[Grok-dev] Re: grok.Permission and grok.Role

Martijn Faassen faassen at startifact.com
Tue Aug 28 05:57:17 EDT 2007


Philipp von Weitershausen wrote:
> I apologize if this feedback comes a bit late, though I guess it's not 
> too late to potentially change anything.
> 
> In grok we use mostly use classes to define and register components. The 
> class we create is the component and the fact that it inherits from a 
> special base class gets it registered. If grok needs additional hints 
> for the registration, we use directives a la grok.name().
> 
> All this is violated by grok.Permission and grok.Role. When I create a 
> new permission, like so,
> 
>   class MyPermission(grok.Permission):
>       grok.name('grok.MyPermission')
>       grok.title('My permission!')
>       grok.description('...')

Actually, grok.Indexes also don't use this pattern - you can't 
instantiate the grok.Indexes class. In our discussions on skins and 
layers we also proposed a grok.Skin which won't be that way either.
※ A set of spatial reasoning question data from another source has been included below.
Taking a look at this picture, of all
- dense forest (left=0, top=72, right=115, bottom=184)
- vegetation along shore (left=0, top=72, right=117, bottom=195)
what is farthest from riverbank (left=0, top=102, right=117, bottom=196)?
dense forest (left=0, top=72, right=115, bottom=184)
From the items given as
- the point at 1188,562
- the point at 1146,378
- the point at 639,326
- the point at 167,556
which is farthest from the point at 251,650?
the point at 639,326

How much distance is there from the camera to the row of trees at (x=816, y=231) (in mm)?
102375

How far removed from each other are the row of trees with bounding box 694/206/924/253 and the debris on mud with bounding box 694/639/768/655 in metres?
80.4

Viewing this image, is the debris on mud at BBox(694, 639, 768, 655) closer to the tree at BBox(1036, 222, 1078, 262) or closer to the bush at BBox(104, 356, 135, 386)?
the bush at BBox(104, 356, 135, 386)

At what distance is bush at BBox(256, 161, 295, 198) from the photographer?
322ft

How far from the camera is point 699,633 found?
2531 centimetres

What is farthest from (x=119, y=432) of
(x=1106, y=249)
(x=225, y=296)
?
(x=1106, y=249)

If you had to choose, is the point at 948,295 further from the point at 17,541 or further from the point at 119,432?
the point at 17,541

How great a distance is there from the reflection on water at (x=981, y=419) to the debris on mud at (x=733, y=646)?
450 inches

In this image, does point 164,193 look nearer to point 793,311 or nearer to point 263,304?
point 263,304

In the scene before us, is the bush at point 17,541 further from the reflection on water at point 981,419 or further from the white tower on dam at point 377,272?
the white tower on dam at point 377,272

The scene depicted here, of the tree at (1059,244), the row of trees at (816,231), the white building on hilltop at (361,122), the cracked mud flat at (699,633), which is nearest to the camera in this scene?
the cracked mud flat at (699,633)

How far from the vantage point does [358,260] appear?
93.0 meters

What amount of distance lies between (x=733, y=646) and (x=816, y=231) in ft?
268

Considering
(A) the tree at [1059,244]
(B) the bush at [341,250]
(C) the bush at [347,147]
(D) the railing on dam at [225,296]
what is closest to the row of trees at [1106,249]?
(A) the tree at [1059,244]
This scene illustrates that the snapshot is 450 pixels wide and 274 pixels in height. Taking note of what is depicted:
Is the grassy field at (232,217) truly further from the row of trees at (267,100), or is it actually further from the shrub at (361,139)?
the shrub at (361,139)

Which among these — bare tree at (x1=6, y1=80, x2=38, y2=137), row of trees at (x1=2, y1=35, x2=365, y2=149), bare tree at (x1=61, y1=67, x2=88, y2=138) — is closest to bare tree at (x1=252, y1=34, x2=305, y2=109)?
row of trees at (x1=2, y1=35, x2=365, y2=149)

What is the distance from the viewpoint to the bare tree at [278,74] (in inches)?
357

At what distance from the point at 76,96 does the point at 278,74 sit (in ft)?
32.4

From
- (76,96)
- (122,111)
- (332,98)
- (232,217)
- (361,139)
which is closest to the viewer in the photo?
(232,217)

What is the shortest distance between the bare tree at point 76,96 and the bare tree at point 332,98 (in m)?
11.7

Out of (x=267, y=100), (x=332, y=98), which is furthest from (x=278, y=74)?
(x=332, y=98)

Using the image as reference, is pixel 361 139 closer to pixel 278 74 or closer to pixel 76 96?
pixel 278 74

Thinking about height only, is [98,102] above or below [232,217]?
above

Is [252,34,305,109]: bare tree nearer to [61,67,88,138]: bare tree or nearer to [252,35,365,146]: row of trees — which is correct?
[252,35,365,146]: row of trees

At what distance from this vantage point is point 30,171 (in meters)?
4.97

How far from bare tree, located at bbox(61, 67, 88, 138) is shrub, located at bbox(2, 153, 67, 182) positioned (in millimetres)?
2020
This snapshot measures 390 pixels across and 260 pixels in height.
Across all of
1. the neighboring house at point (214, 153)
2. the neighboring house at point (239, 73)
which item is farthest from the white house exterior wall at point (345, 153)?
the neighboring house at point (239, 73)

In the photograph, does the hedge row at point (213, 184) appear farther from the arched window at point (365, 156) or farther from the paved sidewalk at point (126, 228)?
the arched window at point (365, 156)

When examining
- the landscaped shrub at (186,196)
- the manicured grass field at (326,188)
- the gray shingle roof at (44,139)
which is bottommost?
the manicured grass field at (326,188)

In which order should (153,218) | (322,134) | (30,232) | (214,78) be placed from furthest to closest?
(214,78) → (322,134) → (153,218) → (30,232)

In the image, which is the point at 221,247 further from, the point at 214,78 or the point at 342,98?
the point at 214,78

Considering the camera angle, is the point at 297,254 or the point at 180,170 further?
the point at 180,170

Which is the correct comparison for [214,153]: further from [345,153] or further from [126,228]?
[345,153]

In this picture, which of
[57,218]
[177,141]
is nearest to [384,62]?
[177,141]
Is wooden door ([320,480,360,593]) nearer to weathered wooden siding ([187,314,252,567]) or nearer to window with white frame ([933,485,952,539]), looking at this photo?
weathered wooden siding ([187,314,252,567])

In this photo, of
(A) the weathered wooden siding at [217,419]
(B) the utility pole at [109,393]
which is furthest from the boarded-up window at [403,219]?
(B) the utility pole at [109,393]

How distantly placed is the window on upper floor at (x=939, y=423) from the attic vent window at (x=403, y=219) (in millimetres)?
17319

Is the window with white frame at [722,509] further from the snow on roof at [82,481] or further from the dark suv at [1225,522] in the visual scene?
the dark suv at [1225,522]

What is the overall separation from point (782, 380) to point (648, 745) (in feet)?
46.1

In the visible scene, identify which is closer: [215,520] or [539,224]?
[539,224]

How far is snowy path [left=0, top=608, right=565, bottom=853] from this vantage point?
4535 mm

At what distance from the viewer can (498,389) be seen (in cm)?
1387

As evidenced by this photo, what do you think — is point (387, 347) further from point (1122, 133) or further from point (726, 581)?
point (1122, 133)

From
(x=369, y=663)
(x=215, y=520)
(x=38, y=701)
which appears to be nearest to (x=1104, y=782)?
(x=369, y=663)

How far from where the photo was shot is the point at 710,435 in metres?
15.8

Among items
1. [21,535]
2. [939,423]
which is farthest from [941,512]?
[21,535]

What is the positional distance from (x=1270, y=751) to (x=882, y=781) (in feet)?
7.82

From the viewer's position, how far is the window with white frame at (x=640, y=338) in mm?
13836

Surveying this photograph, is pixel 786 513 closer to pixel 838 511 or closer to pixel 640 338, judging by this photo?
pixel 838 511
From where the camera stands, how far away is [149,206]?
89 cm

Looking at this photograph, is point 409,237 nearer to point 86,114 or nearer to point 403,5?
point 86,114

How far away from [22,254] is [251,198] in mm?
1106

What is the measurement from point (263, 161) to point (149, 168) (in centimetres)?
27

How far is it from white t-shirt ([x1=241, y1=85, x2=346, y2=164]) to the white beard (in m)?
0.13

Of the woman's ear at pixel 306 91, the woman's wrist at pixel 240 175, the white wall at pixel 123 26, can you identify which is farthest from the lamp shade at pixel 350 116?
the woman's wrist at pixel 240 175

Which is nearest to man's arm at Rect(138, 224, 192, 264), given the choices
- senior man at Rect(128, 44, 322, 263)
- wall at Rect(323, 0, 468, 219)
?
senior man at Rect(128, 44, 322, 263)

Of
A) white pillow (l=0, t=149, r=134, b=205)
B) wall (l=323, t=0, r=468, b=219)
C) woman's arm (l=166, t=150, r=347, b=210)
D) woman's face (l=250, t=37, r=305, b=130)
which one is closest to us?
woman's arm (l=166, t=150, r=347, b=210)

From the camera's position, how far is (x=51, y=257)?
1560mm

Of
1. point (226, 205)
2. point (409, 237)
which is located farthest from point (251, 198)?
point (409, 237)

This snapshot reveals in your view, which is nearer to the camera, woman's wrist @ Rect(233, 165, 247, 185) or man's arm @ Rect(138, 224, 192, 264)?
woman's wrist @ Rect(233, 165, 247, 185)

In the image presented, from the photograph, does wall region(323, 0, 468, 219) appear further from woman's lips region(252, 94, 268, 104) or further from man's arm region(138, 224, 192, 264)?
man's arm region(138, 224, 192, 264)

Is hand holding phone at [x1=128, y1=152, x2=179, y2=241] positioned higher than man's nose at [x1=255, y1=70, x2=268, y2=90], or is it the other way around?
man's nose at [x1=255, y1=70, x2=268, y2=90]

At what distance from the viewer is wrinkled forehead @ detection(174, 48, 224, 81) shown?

We are using classes in Grok to define a domain specific language. These 
classes themselves are not really functional as classes. We can compare 
with the use of zope.interface.Interface subclasses in Zope 3, where the 
class statement doesn't define a class you can instantiate either.

I like the consistency of using the class statement with the grok 
directives here. I don't think we should come up with too many different 
patterns for our domain specific language, and try to use grok 
directives where possible.

If we can come up with a design that results in an actually useful 
permission object made from the class, then we can consider it, but we 
shouldn't force ourselves through contortions just to make sure that we 
create Zope 3 classes for everything we define in our application.

I don't see you argue on *how* you'd use this permission object and 
exercise a permission interface. Is there any practical reason to make 
grok.Permission fulfill the IPermission interface? If we can come up 
with good practical use cases for doing it that way, it'd be stronger.